A wiecie kto wygrywa wybory w Polsce? Ten kto więcej obieca i nie zająknie się przy składaniu najdziwniejszych obietnic. Ten kto oczy ma szeroko otwarte i nawet nie mrugnie powieką gdy mu sufler podpowie, że ma powiedzieć, że nadchodzi czas prezentów.

Więc kochani - nie ma znaczenia czy wyśmiejecie program PO czy PiS czy Lewicy. Wszystkie one są takie same. Nie ma znaczenia czy wyśmiejecie posłankę Platformy czy posłankę innej parti,która wyłożyłaby się dokładnie tak samo. 

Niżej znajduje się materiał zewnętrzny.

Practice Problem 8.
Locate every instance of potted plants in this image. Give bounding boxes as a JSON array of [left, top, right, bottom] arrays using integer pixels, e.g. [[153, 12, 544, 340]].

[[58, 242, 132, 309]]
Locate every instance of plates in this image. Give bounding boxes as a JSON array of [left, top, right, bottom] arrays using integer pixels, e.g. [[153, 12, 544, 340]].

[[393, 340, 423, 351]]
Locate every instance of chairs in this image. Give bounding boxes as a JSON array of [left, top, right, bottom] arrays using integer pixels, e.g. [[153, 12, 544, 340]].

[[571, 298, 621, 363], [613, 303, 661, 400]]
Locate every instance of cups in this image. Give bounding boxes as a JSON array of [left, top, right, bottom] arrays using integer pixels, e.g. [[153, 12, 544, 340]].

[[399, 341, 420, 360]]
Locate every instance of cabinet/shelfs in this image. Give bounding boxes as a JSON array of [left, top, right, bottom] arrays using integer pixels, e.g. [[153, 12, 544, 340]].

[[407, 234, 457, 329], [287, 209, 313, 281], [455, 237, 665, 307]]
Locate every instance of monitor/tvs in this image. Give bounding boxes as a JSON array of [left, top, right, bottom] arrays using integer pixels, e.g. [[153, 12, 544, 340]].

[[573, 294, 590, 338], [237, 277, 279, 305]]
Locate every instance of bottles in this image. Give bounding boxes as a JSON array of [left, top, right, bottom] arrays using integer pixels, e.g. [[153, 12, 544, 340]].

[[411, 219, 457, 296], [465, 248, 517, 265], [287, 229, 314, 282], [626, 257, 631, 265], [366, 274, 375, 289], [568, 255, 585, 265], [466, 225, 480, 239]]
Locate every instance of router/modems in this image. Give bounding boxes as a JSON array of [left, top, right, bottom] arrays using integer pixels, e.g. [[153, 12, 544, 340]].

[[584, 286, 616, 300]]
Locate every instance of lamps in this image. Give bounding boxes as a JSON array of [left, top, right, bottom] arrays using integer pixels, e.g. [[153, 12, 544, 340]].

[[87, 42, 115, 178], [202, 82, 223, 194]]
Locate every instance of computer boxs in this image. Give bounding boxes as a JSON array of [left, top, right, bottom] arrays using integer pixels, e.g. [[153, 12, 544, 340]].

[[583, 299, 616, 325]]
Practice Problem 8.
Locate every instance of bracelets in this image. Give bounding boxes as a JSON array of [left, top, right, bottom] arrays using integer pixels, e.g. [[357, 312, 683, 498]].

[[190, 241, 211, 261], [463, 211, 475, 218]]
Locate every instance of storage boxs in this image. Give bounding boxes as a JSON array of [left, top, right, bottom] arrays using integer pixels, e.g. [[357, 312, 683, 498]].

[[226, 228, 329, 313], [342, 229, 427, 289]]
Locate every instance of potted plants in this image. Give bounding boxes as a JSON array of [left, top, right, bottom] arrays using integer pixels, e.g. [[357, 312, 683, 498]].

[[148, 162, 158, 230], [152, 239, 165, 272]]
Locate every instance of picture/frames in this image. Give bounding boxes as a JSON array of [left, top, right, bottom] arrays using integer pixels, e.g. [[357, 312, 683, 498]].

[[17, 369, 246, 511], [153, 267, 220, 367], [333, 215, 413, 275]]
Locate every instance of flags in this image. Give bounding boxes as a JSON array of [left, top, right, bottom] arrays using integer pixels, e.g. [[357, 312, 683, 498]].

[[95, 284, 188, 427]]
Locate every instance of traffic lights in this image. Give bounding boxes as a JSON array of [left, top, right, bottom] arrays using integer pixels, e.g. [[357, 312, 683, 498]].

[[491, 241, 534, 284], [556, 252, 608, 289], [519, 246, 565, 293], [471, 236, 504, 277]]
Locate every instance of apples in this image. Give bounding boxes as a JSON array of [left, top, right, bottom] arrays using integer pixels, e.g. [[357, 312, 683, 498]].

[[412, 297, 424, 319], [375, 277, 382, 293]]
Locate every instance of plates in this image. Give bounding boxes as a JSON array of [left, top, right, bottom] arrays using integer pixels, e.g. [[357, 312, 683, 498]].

Jeżeli kogokolwiek wyśmiewacie w tej chwili to samych siebie.

Zapytacie: "Jak to mozliwe?"

A ja Wam odpowiem, że gdyby komukolwiek z Was podsunąć pod nos program jakiejś partii i zadać pytanie do kogo on należy - zrobilibyście rybkę taką, jak mój kot na widok sikorki.




.
.

.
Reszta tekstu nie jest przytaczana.